Western blots for TrkB or MEK1/2 in lysate of 293T cells transfected with control or TrkB shRNA or MEK shRNA vector. The blots were re-probed for glyceraldehyde 3-phosphate dehydrogenase (GAPDH).

Figure 8.

Figure 8—figure supplement 1. Full docking results of DHCEO and OCDO in the binding pocket of human glucocorticoid receptor.

Figure 8—figure supplement 1.

(A) Structures of DHCEO and OCDO. (B) All generated docking positions of DHCEO (red) and ODCO (blue) along with associated scores.
Figure 8—figure supplement 2. Antioxidant and MEK inhibitors rescued the neurogenic phenotype in human and murine NPCs with Dhcr7 mutations.

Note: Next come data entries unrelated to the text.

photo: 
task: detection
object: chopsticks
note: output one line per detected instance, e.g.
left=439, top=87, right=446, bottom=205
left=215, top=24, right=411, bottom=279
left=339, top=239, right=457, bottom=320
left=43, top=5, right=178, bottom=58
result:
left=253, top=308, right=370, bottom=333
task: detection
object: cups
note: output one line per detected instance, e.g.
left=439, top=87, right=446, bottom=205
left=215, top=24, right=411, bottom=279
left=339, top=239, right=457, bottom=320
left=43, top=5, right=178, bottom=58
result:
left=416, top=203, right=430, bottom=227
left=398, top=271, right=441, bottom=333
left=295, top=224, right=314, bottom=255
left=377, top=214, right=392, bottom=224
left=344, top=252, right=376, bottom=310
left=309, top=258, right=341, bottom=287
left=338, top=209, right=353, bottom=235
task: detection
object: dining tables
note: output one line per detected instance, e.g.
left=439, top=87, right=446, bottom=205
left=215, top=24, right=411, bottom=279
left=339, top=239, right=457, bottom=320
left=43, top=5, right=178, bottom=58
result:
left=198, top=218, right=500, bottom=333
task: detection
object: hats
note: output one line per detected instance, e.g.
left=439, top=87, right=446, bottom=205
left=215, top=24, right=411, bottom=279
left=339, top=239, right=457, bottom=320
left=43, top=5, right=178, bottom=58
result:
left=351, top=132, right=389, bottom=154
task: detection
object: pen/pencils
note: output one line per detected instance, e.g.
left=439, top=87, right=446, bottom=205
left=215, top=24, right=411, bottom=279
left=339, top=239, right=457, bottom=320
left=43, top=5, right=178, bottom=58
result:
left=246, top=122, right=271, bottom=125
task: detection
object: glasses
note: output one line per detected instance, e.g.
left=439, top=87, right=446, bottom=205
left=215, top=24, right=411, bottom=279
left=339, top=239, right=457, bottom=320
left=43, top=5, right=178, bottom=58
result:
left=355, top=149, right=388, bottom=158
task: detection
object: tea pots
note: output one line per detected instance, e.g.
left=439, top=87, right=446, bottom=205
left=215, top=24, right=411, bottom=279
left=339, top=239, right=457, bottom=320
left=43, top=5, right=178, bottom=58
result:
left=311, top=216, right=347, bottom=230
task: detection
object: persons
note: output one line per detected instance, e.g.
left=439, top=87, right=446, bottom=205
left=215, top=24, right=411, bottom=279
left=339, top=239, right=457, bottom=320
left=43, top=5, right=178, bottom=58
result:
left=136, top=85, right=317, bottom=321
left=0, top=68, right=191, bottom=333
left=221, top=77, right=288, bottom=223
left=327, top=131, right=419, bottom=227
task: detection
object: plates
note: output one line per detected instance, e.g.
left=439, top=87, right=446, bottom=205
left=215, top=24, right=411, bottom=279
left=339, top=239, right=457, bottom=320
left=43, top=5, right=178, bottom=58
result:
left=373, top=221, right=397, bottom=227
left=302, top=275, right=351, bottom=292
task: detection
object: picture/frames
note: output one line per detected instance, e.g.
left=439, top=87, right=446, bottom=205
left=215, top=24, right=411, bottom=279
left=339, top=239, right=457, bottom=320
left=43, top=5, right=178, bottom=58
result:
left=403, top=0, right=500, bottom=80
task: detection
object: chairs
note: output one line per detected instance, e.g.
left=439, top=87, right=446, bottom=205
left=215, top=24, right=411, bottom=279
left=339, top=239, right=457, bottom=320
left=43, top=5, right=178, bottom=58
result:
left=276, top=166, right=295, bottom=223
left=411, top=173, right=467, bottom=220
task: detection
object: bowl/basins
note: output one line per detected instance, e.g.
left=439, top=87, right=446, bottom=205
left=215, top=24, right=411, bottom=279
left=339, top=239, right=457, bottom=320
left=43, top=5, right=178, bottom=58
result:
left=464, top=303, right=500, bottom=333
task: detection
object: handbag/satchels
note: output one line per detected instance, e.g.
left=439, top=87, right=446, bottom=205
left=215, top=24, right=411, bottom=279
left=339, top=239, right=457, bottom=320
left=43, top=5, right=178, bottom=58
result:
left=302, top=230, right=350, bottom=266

Figure 8—figure supplement 2.

Related to Figure 8. (A, D) Another SLOS hNPC line (SLOS 5788) and mNPCs from E12.5 Dhcr7-/- and Dhcr7+/+ embryonic cortices were cultured and treated with cholesterol, vitamin E, vitamin C, vitamin E/C, or glutathione (GSH). The cells were immunostained for βIII-tubulin and DAPI three days after being plated. (B) Quantification of the proportion of βIII-tubulin positive cells in Control hNPCs and SLOS hNPCs treated with cholesterol or antioxidants. (C) Quantification of the proportion of βIII-tubulin positive cells in Control hNPCs and SLOS hNPCs treated with MEK inhibitors (PD 98059 and Trametinib). (E) Quantification of the proportion of βIII-tubulin positive cells in Dhcr7-/- and Dhcr7+/+ NPCs treated with cholesterol or antioxidants. (F) Quantification of the proportion of βIII-tubulin positive cells in mNPCs from E12.5 Dhcr7-/- and Dhcr7+/+ embryonic cortices were cultured and treated with MEK inhibitors (PD 98059 and Trametinib). (G) Proposed mechanisms of actions of vitamin E and GSH during free radical oxidation of 7-DHC. Error bars indicate SEM. *, p<0.001. n=3 per experiment. Scale Bar = 50 μm.
Figure 8—figure supplement 3. Cholesterol depletion did not disrupt the neurogenesis in human and mouse cultured neural precursors.

Figure 8—figure supplement 3.

Related to Figure 8. (A) Cholesterol levels in human neural precursors (hNPC) treated with vehicle control or different concentrations of β-cyclodextrin determined by LC-MS analysis. (B) Human and mouse neural precursors (mNPC) were cultured with β-cyclodextrin (2.5 mM). The cells were immunostained for Ki67 and βIII-tubulin 3 days after plating. (C) Quantification of the proportion of βIII-tubulin-positive cells in hNPCs treated with 2.5 mM β-cyclodextrin. (D) Quantification of the proportion of βIII-tubulin positive cells in mNPCs treated with 2.5 mM β-cyclodextrin. Error bars indicate standard deviation for panel A and SEM for panels C and D. *, p<0.05. n=3 per experiment. Scale Bar = 50 μm.